==== Data to process ====

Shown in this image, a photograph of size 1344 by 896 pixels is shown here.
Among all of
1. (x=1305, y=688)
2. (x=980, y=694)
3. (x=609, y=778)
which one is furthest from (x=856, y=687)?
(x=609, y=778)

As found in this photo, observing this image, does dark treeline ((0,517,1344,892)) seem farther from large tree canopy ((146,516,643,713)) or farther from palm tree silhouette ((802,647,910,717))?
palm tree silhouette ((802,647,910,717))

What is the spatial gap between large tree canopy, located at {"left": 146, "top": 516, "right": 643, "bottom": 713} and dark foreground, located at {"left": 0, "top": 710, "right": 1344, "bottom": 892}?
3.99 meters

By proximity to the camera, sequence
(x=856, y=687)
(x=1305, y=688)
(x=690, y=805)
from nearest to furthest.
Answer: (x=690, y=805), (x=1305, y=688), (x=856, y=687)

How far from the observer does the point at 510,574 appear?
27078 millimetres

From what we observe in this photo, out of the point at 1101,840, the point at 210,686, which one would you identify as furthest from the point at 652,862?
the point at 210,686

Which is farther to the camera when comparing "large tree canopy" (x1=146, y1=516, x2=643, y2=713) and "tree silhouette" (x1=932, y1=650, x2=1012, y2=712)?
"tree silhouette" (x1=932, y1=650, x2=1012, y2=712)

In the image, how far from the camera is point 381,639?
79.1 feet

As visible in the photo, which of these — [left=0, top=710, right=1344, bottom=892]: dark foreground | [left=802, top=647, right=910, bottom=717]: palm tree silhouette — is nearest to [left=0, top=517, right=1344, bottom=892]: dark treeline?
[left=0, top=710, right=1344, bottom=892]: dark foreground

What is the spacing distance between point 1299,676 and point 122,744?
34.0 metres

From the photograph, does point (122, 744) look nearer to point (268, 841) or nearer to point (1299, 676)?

====

Please reproduce every row above word for word, with nothing changed or left out.

=== Task answer ===
Shown in this image, a photograph of size 1344 by 896 pixels is shown here.
Among all of
1. (x=1305, y=688)
2. (x=980, y=694)
3. (x=609, y=778)
which one is furthest from (x=856, y=687)?
(x=609, y=778)

As found in this photo, observing this image, does dark treeline ((0,517,1344,892)) seem farther from large tree canopy ((146,516,643,713)) or farther from palm tree silhouette ((802,647,910,717))?
palm tree silhouette ((802,647,910,717))

What is the spatial gap between large tree canopy, located at {"left": 146, "top": 516, "right": 643, "bottom": 713} and dark foreground, located at {"left": 0, "top": 710, "right": 1344, "bottom": 892}?
3.99 meters

By proximity to the camera, sequence
(x=856, y=687)
(x=1305, y=688)
(x=690, y=805)
from nearest to furthest.
Answer: (x=690, y=805), (x=1305, y=688), (x=856, y=687)

How far from the observer does the point at 510,574 appear?
27078 millimetres

From what we observe in this photo, out of the point at 1101,840, the point at 210,686, which one would you identify as furthest from the point at 652,862?
the point at 210,686

Which is farther to the camera when comparing "large tree canopy" (x1=146, y1=516, x2=643, y2=713) and "tree silhouette" (x1=932, y1=650, x2=1012, y2=712)?
"tree silhouette" (x1=932, y1=650, x2=1012, y2=712)

In the image, how far from the camera is point 381,639?
79.1 feet

As visible in the photo, which of these — [left=0, top=710, right=1344, bottom=892]: dark foreground | [left=802, top=647, right=910, bottom=717]: palm tree silhouette — is nearest to [left=0, top=517, right=1344, bottom=892]: dark treeline?
[left=0, top=710, right=1344, bottom=892]: dark foreground

What is the spacing distance between point 1299,676 and point 122,744?
34.0 metres

From the photograph, does point (122, 744) look nearer to point (268, 841) or nearer to point (1299, 676)?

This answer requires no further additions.